Letters to the Editor
To the Editor:
Since the 1970s, many medical humanities scholars have elevated empathy, enrichment, and observation as key concepts in justifying the field’s existence.1 Medical humanities program mission statements and calls for proposals often echo this language. Even the Association of American Medical Colleges’ recent call for systematic scoping reviews of arts and humanities in medical and interprofessional education stated, in the accompanying press release, that medical humanities initiatives can improve empathy and skills-based outcomes as well as “spark joy and enhance renewal.”2 But this emphasis misses the mark.

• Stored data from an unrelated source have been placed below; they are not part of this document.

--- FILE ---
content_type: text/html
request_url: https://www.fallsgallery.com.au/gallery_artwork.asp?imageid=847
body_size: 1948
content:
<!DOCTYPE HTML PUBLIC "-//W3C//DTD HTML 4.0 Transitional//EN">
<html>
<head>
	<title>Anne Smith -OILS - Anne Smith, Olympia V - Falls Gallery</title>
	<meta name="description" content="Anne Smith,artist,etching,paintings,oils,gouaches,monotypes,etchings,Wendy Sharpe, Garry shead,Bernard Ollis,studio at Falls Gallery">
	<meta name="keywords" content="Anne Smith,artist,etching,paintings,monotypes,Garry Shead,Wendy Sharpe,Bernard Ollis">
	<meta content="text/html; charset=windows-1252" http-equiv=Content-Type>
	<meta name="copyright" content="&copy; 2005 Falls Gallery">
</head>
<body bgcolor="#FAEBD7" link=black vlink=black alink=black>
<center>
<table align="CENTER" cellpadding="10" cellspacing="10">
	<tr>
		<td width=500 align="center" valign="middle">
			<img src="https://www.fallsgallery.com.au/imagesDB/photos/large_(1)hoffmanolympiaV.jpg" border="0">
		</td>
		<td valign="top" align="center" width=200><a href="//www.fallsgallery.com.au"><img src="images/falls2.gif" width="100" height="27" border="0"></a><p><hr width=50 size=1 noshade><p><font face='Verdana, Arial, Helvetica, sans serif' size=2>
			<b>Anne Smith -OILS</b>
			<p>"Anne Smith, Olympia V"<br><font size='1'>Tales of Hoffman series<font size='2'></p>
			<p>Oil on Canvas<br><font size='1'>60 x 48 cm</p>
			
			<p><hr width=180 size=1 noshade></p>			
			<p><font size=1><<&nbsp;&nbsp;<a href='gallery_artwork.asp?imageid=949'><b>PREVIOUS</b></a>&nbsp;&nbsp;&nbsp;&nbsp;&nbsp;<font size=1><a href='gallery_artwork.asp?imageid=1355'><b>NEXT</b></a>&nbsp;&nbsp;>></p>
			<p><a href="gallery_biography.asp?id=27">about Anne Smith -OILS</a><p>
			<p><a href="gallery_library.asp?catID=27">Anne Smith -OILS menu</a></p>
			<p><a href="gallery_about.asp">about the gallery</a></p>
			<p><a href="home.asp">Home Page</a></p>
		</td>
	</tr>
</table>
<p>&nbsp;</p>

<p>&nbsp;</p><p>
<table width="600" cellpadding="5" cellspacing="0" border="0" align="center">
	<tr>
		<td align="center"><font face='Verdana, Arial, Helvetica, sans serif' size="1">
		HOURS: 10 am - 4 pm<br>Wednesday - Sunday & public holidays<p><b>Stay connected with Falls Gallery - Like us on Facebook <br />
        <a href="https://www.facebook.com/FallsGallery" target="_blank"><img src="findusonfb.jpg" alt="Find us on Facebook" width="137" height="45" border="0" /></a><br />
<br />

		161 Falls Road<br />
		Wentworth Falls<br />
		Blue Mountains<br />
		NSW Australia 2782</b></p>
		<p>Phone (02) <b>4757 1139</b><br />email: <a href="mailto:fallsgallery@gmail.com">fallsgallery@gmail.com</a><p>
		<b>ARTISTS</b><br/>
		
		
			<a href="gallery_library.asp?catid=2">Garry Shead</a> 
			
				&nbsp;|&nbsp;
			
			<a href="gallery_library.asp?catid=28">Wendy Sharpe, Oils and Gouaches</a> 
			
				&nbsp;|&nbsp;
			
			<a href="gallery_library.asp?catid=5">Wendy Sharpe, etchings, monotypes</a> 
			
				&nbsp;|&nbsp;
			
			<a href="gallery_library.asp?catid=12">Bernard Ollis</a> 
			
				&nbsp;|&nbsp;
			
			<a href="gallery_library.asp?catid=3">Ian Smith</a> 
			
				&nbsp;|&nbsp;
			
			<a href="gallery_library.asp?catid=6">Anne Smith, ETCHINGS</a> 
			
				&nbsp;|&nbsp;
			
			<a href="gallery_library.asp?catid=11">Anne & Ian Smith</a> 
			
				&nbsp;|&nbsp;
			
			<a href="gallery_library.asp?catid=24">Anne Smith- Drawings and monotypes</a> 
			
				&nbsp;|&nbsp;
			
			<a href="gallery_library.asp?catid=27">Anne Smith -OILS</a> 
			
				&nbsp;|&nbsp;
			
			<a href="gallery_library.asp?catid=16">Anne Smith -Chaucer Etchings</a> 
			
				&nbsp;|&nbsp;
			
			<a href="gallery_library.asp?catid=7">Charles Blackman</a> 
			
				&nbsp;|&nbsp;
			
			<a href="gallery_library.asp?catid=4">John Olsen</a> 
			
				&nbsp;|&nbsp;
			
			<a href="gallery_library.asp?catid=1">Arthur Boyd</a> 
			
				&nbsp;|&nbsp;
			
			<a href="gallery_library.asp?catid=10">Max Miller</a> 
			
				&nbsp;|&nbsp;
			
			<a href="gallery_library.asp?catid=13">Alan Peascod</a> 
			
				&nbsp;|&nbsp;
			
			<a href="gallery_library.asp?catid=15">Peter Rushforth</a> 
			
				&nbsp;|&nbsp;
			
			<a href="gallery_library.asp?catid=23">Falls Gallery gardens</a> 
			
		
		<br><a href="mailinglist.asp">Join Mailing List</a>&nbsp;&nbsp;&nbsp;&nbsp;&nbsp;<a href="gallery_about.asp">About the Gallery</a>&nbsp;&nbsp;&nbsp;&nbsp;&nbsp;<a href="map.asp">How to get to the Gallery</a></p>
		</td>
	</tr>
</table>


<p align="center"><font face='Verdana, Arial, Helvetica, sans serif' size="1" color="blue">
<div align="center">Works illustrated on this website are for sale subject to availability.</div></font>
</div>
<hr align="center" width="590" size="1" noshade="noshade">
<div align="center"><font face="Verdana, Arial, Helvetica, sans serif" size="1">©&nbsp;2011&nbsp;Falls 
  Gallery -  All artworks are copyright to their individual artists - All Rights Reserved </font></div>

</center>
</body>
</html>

We worry that focusing on these conventional concepts will limit the trajectory and evolution of medical humanities programs. Granted, it is harder to delve into larger, thornier, and often systemic issues that require difficult self-examination. That is why frameworks in the medical humanities promoting social justice or antiracism work remain sidelined even now when issues such as institutional racism, health inequities, and diversity and inclusion are finally receiving more attention in medical schools.
Medical humanities programs should follow suit by considering a large-scale shift to a critical medical humanities.3 A critical medical humanities moves beyond empathy and wellness to prioritize the intersection between humanities scholarship and social justice. Medical schools should introduce students to critical theory, health activism, the history of medicine, and queer and disability studies—topics that may be unfamiliar but encompass issues that all students should grapple with, including how bias, race-based medicine, and societal structures have created and perpetuate health injustice, as well as how medical institutions, built through the oppression of women and people of color, are complicit in negative health outcomes.

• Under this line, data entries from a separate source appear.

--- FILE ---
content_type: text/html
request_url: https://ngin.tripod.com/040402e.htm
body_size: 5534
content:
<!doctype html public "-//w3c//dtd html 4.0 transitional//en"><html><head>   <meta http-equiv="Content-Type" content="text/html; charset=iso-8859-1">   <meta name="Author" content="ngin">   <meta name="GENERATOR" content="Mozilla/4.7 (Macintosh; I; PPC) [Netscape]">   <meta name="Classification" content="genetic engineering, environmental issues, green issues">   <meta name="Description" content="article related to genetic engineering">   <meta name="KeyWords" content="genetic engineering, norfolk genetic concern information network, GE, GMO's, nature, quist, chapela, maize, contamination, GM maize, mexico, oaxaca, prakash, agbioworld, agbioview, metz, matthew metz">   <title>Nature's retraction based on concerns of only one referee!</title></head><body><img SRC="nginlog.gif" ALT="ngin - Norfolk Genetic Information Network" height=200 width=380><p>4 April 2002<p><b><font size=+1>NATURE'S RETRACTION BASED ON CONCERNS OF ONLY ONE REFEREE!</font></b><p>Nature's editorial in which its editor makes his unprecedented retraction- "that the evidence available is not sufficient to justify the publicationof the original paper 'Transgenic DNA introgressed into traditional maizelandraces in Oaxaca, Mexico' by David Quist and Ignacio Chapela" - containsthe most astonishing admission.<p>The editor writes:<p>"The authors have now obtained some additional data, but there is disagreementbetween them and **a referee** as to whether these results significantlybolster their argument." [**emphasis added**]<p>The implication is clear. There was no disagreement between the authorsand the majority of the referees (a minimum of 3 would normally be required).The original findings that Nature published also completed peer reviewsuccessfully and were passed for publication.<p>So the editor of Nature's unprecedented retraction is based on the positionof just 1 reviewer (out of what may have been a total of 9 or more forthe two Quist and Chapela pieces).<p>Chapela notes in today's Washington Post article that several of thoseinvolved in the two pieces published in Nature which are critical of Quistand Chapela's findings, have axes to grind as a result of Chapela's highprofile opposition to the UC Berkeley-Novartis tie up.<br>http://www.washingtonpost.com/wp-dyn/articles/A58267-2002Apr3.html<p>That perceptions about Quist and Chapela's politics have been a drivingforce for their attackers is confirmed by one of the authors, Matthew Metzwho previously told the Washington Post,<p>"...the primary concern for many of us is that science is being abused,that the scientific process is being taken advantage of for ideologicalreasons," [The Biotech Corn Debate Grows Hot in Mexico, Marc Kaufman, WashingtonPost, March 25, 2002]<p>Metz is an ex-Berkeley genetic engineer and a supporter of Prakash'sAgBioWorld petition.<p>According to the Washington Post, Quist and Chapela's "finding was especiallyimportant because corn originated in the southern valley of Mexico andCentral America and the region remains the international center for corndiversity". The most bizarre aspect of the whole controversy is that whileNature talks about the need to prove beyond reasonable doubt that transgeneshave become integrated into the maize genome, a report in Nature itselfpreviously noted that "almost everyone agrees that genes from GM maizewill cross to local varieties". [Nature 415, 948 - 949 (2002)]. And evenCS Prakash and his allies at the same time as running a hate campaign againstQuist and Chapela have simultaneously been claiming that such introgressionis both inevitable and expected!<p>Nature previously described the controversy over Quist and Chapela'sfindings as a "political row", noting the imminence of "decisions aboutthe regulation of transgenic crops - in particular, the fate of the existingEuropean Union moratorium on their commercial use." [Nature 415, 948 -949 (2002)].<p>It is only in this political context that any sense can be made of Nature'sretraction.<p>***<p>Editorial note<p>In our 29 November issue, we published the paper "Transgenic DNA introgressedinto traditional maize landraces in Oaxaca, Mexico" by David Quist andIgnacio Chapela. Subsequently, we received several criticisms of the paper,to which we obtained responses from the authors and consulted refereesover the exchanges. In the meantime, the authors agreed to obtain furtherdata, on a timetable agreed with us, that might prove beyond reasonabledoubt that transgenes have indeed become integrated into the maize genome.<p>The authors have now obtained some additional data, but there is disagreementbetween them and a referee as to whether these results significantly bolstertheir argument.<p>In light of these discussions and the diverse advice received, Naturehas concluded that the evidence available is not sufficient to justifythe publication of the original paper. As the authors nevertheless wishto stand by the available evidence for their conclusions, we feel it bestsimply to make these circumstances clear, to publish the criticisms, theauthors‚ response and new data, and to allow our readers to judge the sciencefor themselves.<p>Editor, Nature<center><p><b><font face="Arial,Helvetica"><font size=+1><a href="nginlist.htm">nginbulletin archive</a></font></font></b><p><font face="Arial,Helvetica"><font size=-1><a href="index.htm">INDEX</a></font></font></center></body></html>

Medical humanities programs must shrug off the security blanket that language like “enrichment” and “empathy” provides and acknowledge that medicine has not always been a force for good. A critical medical humanities prioritizes a rhetoric of discomfort and disruption,4,5 reinforces the idea that the study and practice of medicine are inherently political, and catalyzes deeper and actionable change.
1. Wear D, Aultman JM. Creating difficulties everywhere. Perspect Biol Med. 2007;50:348–362.
3. Viney W, Callard F, Woods A. Critical medical humanities: Embracing entanglement, taking risks. Med Humanit. 2015;41:2–7.
4. Kumagai AK. Beyond “Dr. Feel-Good”: A role for the humanities in medical education. Acad Med. 2017;92:1659–1660.
5. Boler M. Feeling Power: Emotions and Education. 1999.New York, NY: Routledge.